Please pull from the data below every line from the one with "L'anglais est bizarre" up to and including the one with "dorpsontwikkelingsvisie". Copy each line word for word, and leave the pictures out.
RECORDS SHOWN: Begin
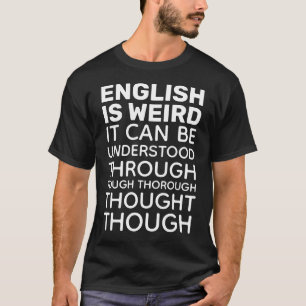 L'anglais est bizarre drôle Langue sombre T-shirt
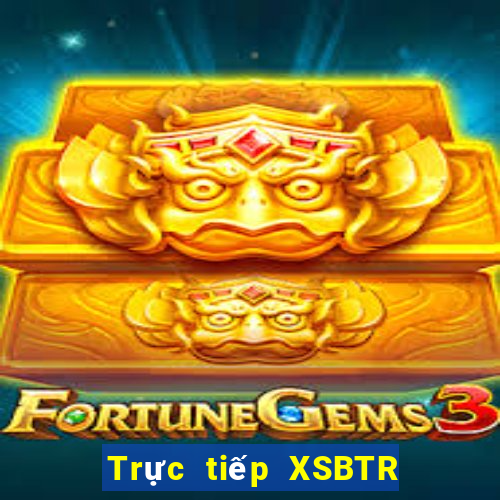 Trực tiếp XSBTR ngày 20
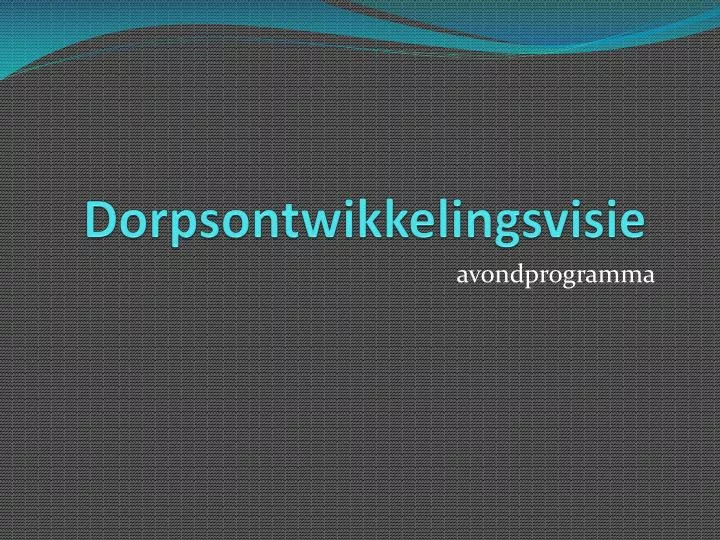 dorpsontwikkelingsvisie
RECORDS SHOWN: End
RECORDS SHOWN: Begin
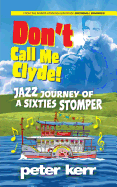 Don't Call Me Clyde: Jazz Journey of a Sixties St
RECORDS SHOWN: End
RECORDS SHOWN: Begin
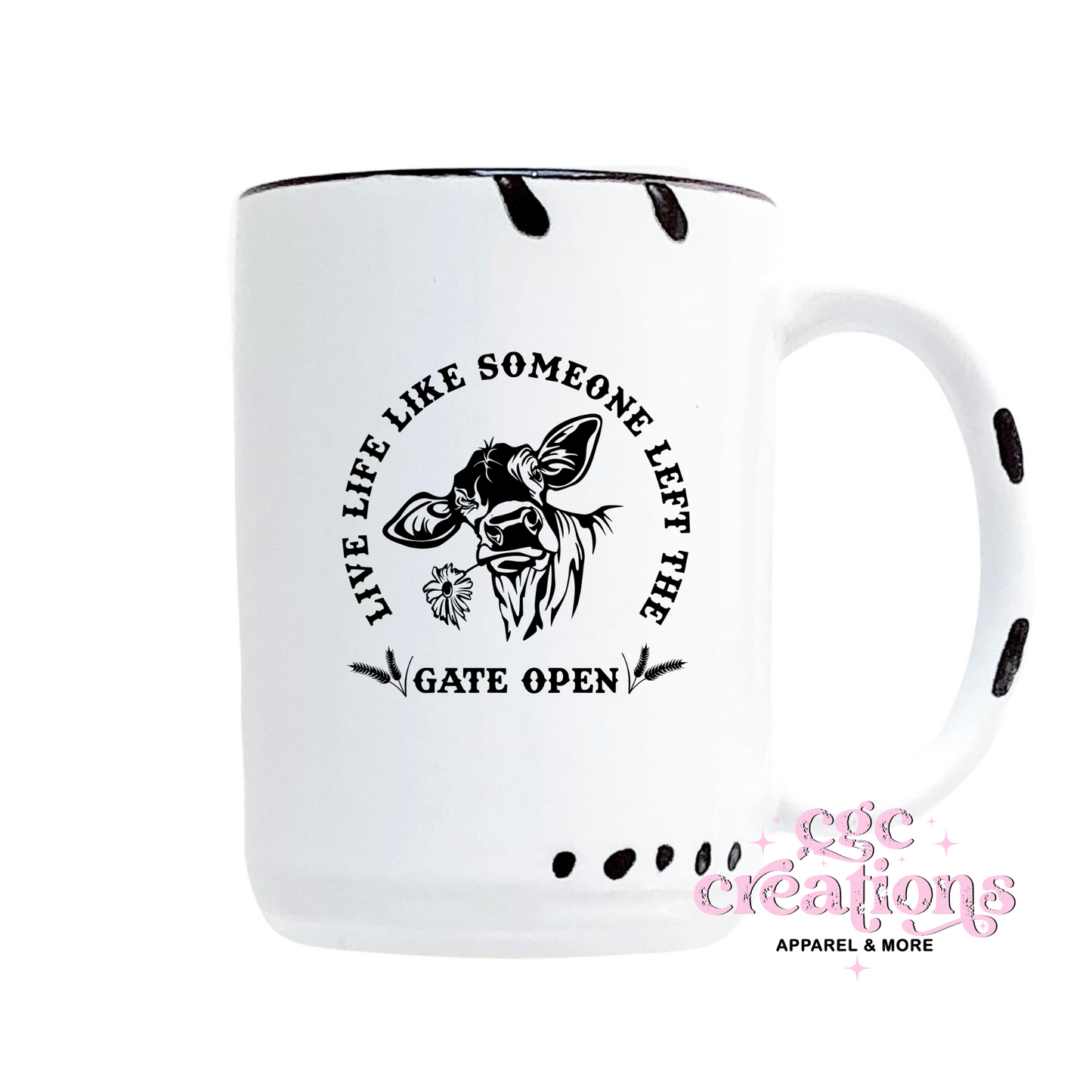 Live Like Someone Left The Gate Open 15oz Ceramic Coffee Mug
RECORDS SHOWN: End
*ANSWER FOR THIS EXERCISE*.
 L'anglais est bizarre drôle Langue sombre T-shirt
 Trực tiếp XSBTR ngày 20
 dorpsontwikkelingsvisie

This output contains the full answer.